The dream of the fifties for most Americans was to move from the crowded cities and buy a home in the suburbs. The GI bill, the interstate highway and developments like Levittown New York made this transformation from ethnic urban dwellers to suburban nuclear families the norm. Of course, with the sixties, baby boomers rediscovered the cities. Here they could become independent of Mom and Dad (receiving the occasional Care package) and indulge in bohemian lifestyles in older urban housing, that was in the beginning, low in rent.
As more baby boomers moved to the inner cities, Gentrification took place. Over the years, renters became homeowners and the urban fixer upper became the pet child of the baby boomer of the sixties and beyond. This Old House has its roots in this movement.

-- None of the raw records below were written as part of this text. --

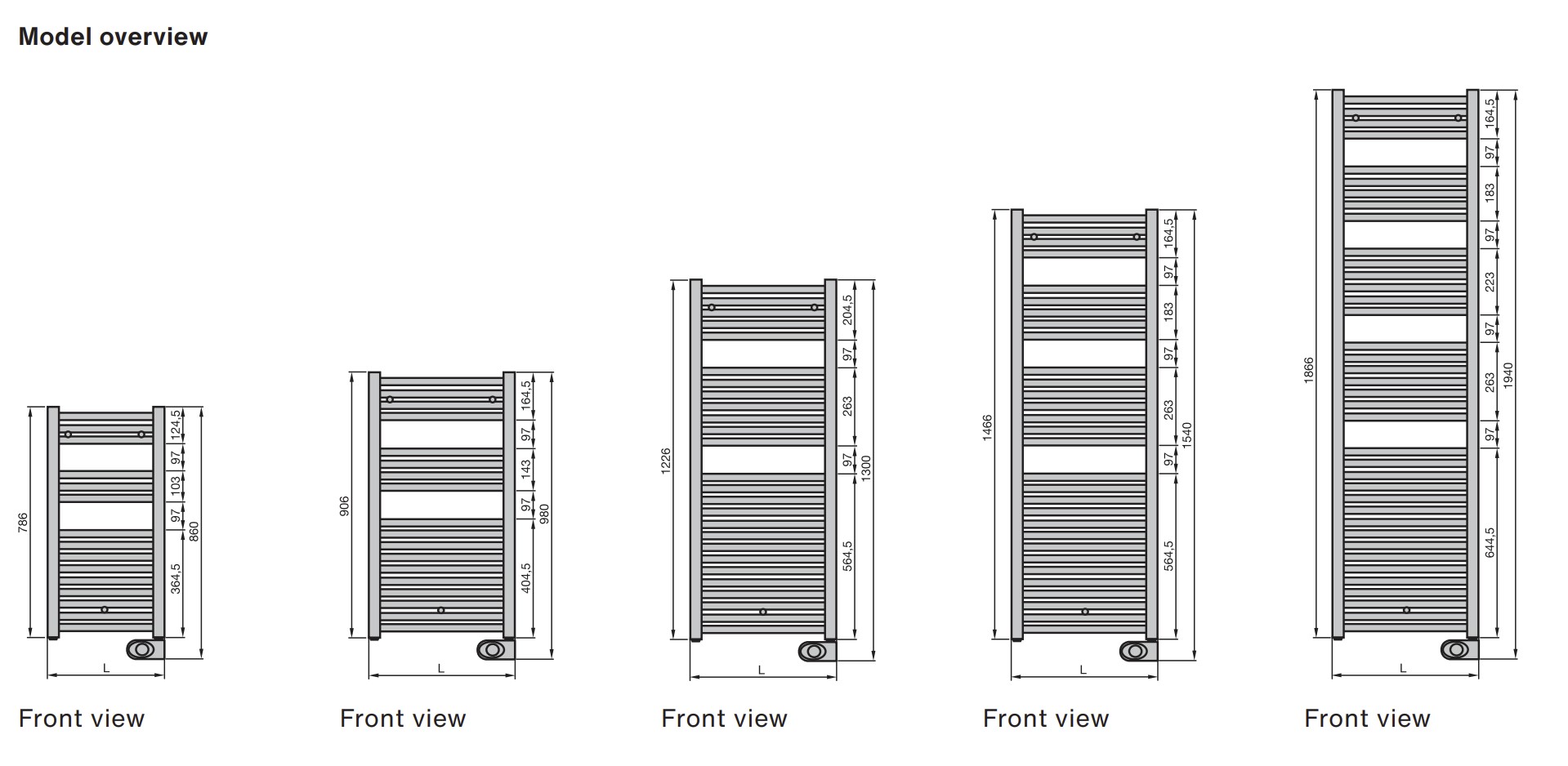 Model overview

786
124,5
97
103
97
364,5
860
L

Front view

906
164,5
97
143
97
404,5
980
L

Front view

1226
204,5
97
263
97
564,5
1300
L

Front view

1466
164,5
97
183
97
263
97
564,5
1540
L

Front view

1866
164,5
97
183
97
223
97
263
97
644,5
1940
L

Front view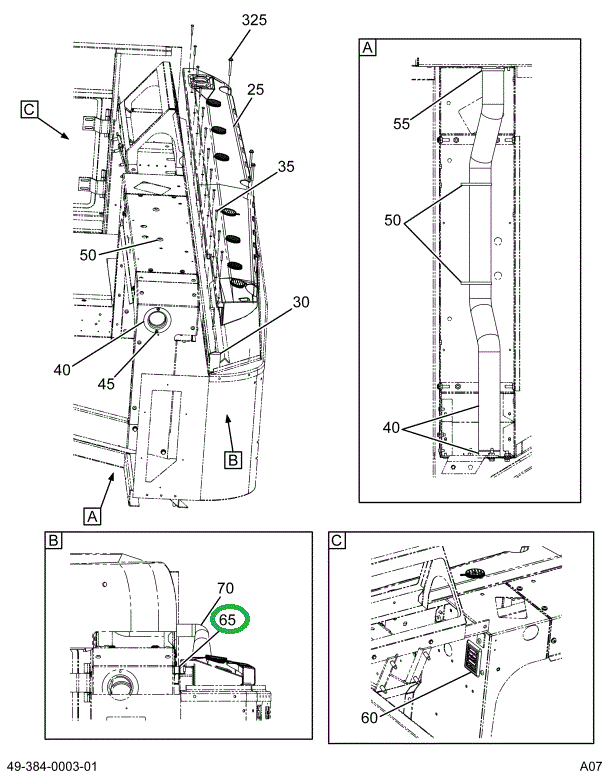 325
25
C
35
50
30
40
45
B
A

A
55
50
40

B
70
65

C
60

49-384-0003-01
A07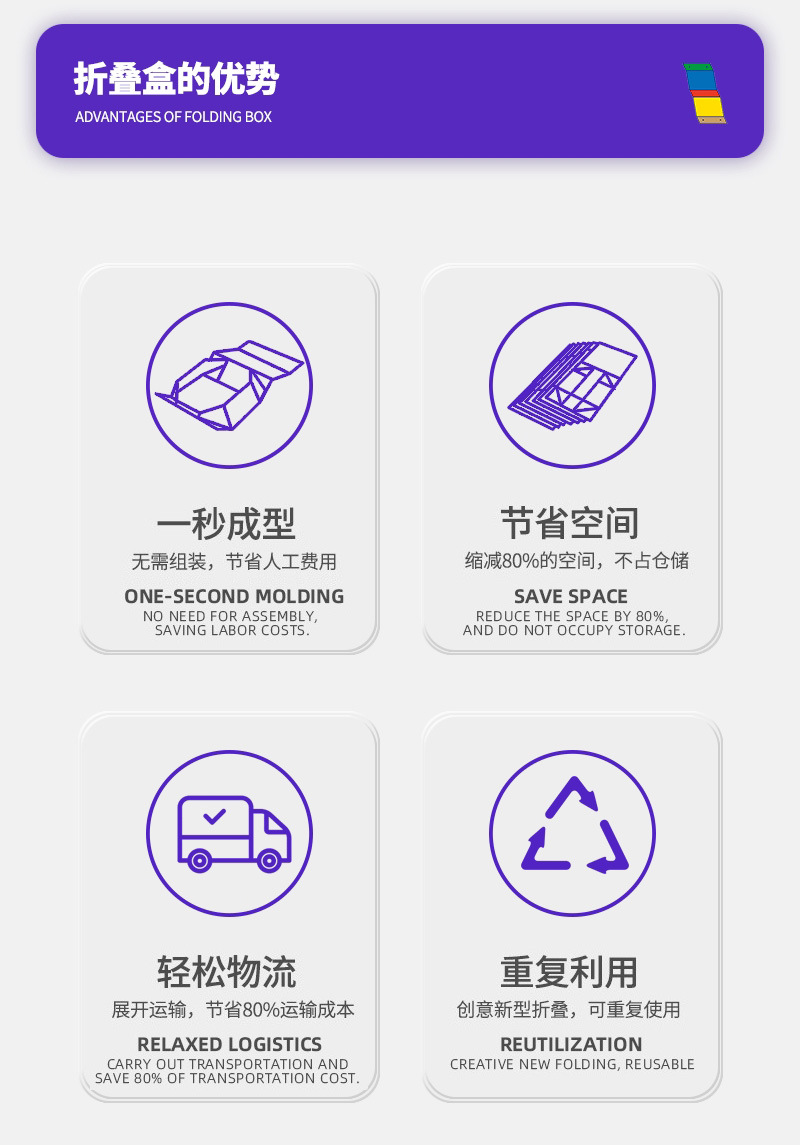 折叠盒的优势
ADVANTAGES OF FOLDING BOX

一秒成型
无需组装，节省人工费用
ONE-SECOND MOLDING
NO NEED FOR ASSEMBLY,
SAVING LABOR COSTS.

节省空间
缩减80%的空间，不占仓储
SAVE SPACE
REDUCE THE SPACE BY 80%,
AND DO NOT OCCUPY STORAGE.

轻松物流
展开运输，节省80%运输成本
RELAXED LOGISTICS
CARRY OUT TRANSPORTATION AND
SAVE 80% OF TRANSPORTATION COST.

重复利用
创意新型折叠，可重复使用
REUTILIZATION
CREATIVE NEW FOLDING, REUSABLE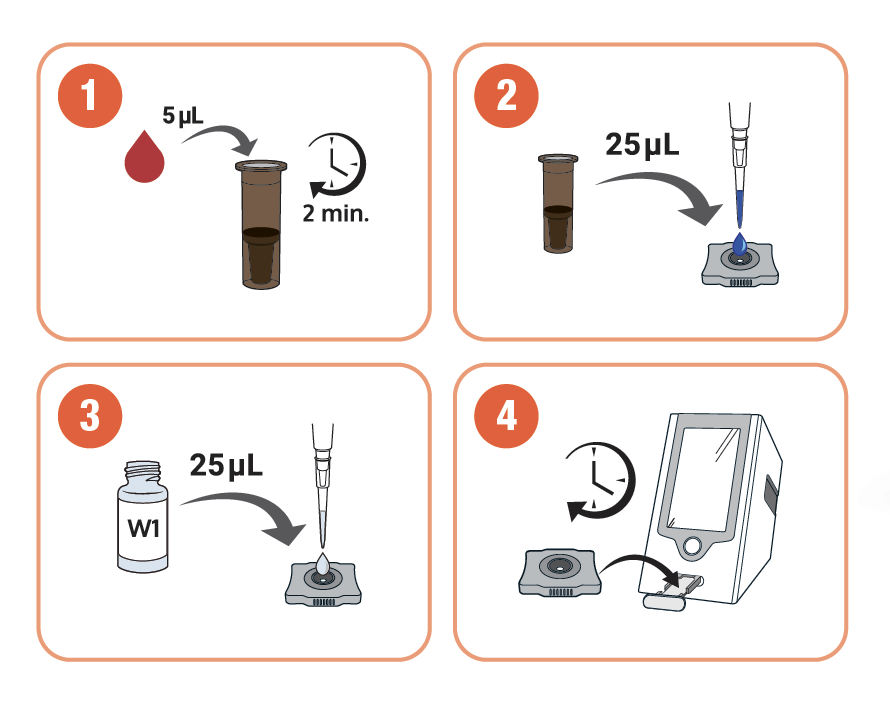 1

5 µL

2 min.

2

25 µL

3

W1

25 µL

4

At the other extreme was the back to the land movement. Here young baby boomers flocked to join rural communes. They ate squash that they raised, made their own organic toothpaste, and lived like modern day Shakers, but with sex. Wavy Gravy's Hog Farm is an example of a hippie commune.

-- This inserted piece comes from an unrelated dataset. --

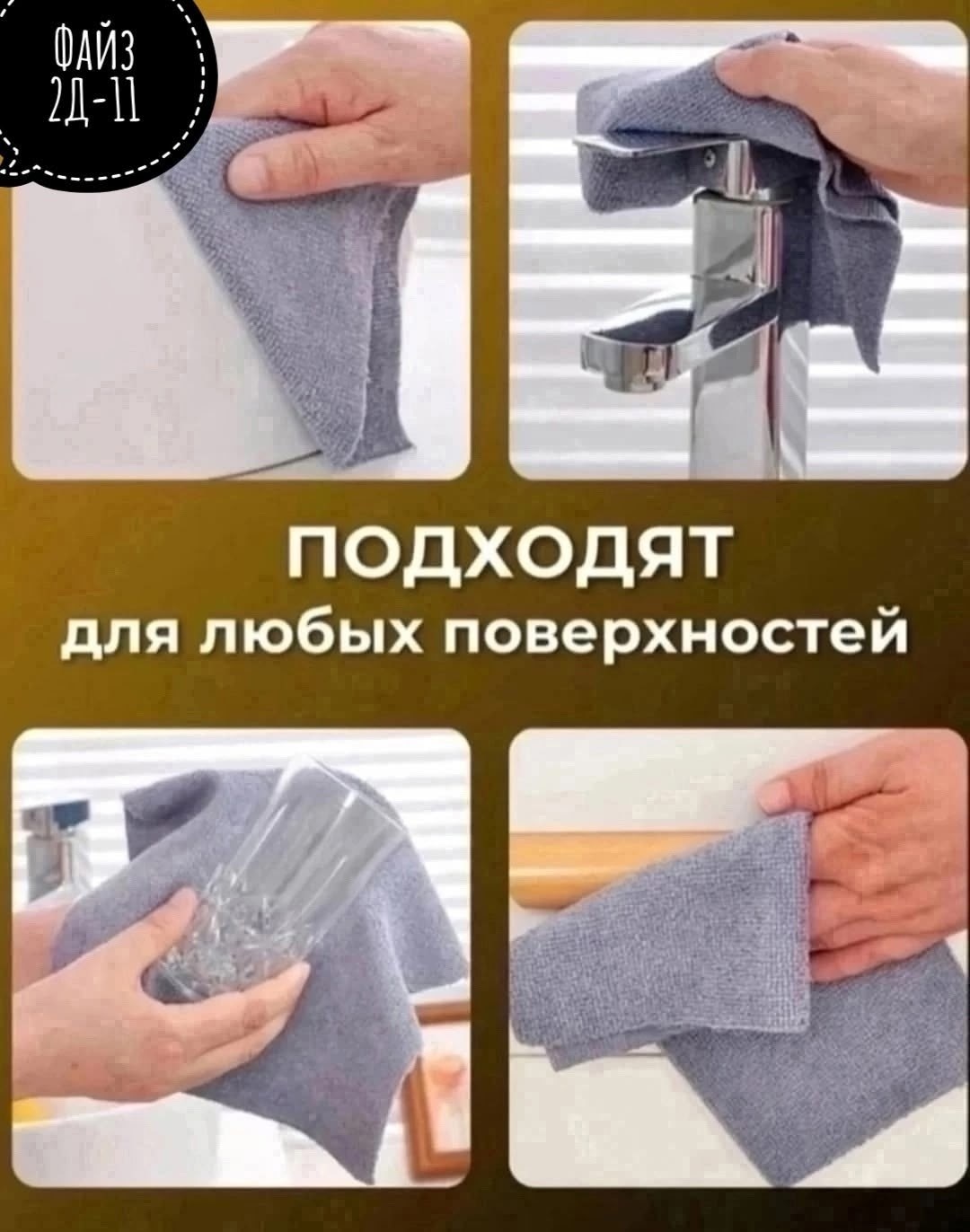 ФАЙЗ
2Д-11

ПОДХОДЯТ
для любых поверхностей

The young person in 1969 faced a number of choices. He could move to a commune, move to the city and live on the streets, or take the path of least resistance and go to college.
Most of us took the path of least resistance with the acknowledgement that we were simply passing through the academic world on our way somewhere else. We liked to think our final destinations was an ashram in India or a carpenter shop in New Hope. Yeah, right.